+++ Text to read +++
The following isn't the
first sentence I studied, but it makes the point perfectly. I don't
think it's grammatically correct; if you can work out that it is,
you've wasted your time, and the reader surely is not doing that.
They
[her parents] met in the Peace Corps in Papua New Guinea, and so
whenever anything happened there, even something terrible, it was
like all of a sudden they were not large sedentary creatures, but the
young and idealistic and self-sufficient and rugged people they had
once been, and their rapture was such that they didn't even glance
over at me as I ate faster than I'd ever eaten, transmitting items
from my plate into my mouth with a speed and ferocity that left me
quite out of breath, which of course made me worry that my lungs were
again swimming in a rising pool of fluid.
Long
sentences put a burden on the reader, so their grammar must
be easily understood. Knowing this, when I
wrote a long sentence, I unimaginatively used simple grammar. Rushdie
(Shalimar the Clown)
has a 277-word sentence with a relatively simple, understandable
grammar. But Green's sentence was grammatically complicated,
according to EG . . . so it should have been impossible to understand
. . . but it wasn't . . . because it made sense with SePG. Just like
Dickens.
My snooty attitude
crashed and burned when I found SePG in my own writing.
The
second bullet CRACKLES off the wall to my right, shocking me, I trip
and almost fall, bouncing clumsily against the left wall.
I
was intentionally being ungrammatical. I knew that. I also knew the
sentence made sense, I made sure of that. The new awareness was why
it made sense: I had unknowingly relied on SePG. (Really, even today
I can turn on my EG processor and be jolted by that sentence. And I
can turn it off and that sentence seems perfectly normal.)
It's
not just me. In
the middle of a book full of grammatically traditional sentences, I
read:
Being
alone with Suzette made Sonia's absence all the more conspicuous, a
ghost in the room. (The Myth of You and
Me, Stewart, page 209)
A
ghost in the room
looks at first like a misplaced modifier; those are so common
nowadays you wouldn't even have noticed a problem. But it's not clear
that a ghost
in the room
modifies anything. Instead, it's just a phrase ungrammatically added
to the end of the sentence. Meanwhile, the sentence is no problem to
understand as a sequence of phrases.
+++ Supplied information +++
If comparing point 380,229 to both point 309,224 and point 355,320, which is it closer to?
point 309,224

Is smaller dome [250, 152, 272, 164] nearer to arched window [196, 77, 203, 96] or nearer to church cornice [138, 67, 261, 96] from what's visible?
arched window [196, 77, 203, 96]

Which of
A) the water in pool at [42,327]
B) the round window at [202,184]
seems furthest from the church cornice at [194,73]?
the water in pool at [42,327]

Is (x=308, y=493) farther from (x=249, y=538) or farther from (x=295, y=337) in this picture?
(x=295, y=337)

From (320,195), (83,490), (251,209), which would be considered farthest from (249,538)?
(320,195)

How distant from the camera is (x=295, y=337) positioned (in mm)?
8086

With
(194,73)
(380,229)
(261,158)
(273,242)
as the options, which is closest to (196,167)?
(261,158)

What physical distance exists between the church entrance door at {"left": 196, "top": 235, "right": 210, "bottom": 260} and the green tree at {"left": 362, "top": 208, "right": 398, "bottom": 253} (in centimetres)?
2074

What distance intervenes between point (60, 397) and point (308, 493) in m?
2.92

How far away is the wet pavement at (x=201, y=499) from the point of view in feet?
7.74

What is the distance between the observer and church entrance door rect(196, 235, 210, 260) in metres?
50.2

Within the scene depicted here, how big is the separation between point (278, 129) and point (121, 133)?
+++
Given instruction: Repeat the passage on sentence grammar above word for word, from "My snooty attitude" to "the left wall.".

Answer:
My snooty attitude
crashed and burned when I found SePG in my own writing.
The
second bullet CRACKLES off the wall to my right, shocking me, I trip
and almost fall, bouncing clumsily against the left wall.